CONSIGNES DE TRAVAIL:
A. Dans le récit du retour difficile, quel métier exerce Maxime ?
B. Poursuivez le récit du retour difficile juste après sa dernière réplique.

TEXTE FOURNI:
_ _ _
Un retour difficile
(Le mensonge)
3 (suite et fin)
C’est alors qu’un jeune type s’avance, vers « l’hôtesse » d’Air K. nada, il lui dit quelque chose et revient vers moi. En me faisant un petit signe complice, il me glisse gentiment de ne pas m’inquiéter, puis il me montre sur son téléphone une application sur laquelle apparaissent les noms des voyageurs en attente. Il est arrivé seulement depuis ¾ d’heures, moi, j’attends depuis 9 h du mat’, et pourtant il est avant moi sur cette liste… Il m’explique que c’est une histoire de prix de billet. Lui, il est en première. Le cerbère d’Air Canada sert en priorité ceux qui ont acheté leur billet…
– Mais comment ça ? Moi aussi j’ai acheté mon billet !
– Les compagnies font du surbooking. Elles comptent sur les défections. Les places laissées vacantes vont d’abord à ceux qui ont acheté un billet pour ce vol ci !
C’est vrai que je suis moi une pièce rapportée, vu qu’on m’a inscrit pour le vol du Samedi soir, le vol vide, celui que personne ne prend.
Mais le mec a été ému par mon histoire d’enfant sur le trottoir et il vient de m’offrir sa place. Je suis soudain très confus. C’est un jeune Belge d’une trentaine d’année. Il est programmeur, sa compagnie l’a envoyé en mission à Montréal toutes les semaines, il vient depuis NewYork. Il connaît bien les difficultés qu’on rencontre aujourd’hui, elles lui semblent presque routinières. Il s’appelle Maxime, il est célibataire, il rentre pour retrouver sa copine mais ils n’ont pas encore d’enfants. Du coup il me demande des détails sur les miens…
– Ce sont VOS enfants dit-il un peu surpris, vu mon âge.
_ _ _
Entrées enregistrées

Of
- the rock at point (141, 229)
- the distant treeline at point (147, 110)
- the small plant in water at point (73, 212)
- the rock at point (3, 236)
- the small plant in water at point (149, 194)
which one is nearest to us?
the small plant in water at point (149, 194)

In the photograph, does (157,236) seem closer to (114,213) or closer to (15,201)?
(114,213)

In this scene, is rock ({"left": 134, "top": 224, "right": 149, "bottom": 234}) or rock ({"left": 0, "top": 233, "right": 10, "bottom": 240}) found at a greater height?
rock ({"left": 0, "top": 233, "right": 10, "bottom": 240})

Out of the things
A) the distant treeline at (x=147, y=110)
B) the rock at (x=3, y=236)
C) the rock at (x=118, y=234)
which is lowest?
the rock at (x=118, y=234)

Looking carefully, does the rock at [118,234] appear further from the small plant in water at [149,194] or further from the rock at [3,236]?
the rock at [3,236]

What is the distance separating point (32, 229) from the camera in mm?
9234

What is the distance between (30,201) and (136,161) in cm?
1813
_ _ _
RÉSULTATS PAR TÂCHE:
A. Il est programmeur.

B.
Et meeerde. Maintenant qu’il s’est « sacrifié » pour moi, je n’ose pas lui dire la vérité, alors je plonge honteusement dans le marais du mensonge.
– En fait ce sont mes petits-enfants… enfin, ceux de ma belle-fille, Elle est à l’hôpital… Elle a été opérée. Non ce n’est pas très grave… mais quand même…
Et chaque fois qu’il me pose une autre question, je suis obligé d’en rajouter. Putain, moi qui ne ment jamais.
– Ben euh, un garçon et une fille. Ils ont quel âge ??? Eh bien on va dire 5 et 7 ans. Oui, très sympas.
Je ne sais pas mentir, j’ai toujours fait chier les journalistes à force de vouloir leur dire la vérité. J’ai honte de raconter ces sornettes, mais aussi, putain, c’est de sa faute, c’est lui, il veut savoir… Et ça y est meeeerde, je me retrouve même grand-père. Aujourd’hui je HAIS cet Air Canada de mes couilles qui m’oblige à ça !
16.15h.
Tous les passagers sont rentrés dans l’avion. On reste une dizaine à prier que les intempéries aient laissé sur le carreau ceux qui ne sont pas là.
Enfin, l’hôtesse me fait signe. En me tendant ma carte d’embarquement elle murmure que « c’est grâce au messieu… ». Après avoir passé le contrôle je reste un instant interdit dans le couloir, pour savoir ce qu’il en est de lui… Et je vois arriver mon copain Maxime avec un grand sourire. Il me glisse qu’elle a trafiqué le listing pour qu’on puisse monter tous les deux. Impossible de savoir combien de passagers restent en plan. Je sais juste qu’apparemment nous sommes les deux derniers.
17.00
Après être passé au dégivrage, l’avion décolle enfin.
Une heure de vol. Je m’assoupis. Epuisé.
18.00
On atterrit à La Guardia.
En fait en guise de « tempête », non, rien, il n’y a rien. Le sol est luisant certes, mais il n’y a pas trace des tonnes de neiges qui soit disant, s’étaient abattues d’après les médias catastrophistes. J’appelle : « Landed, c’est bon, j’arrive »…
Tu parles, non, c’est pas encore réglé.
L’avion met plus de 25 minutes pour être tracté jusqu’à son point de débarquement.
Je fonce prendre un tax, mais que nenni, pas de taxi. L’aéroport est en travaux, la queue au bout de laquelle je m’aligne n’est nous mène juste à un point où l’on monte dans un bus, qui lui nous transporte à 5 kilomètres pour là, monter dans un taxi.
On est vendredi et il y a beaucoup de monde.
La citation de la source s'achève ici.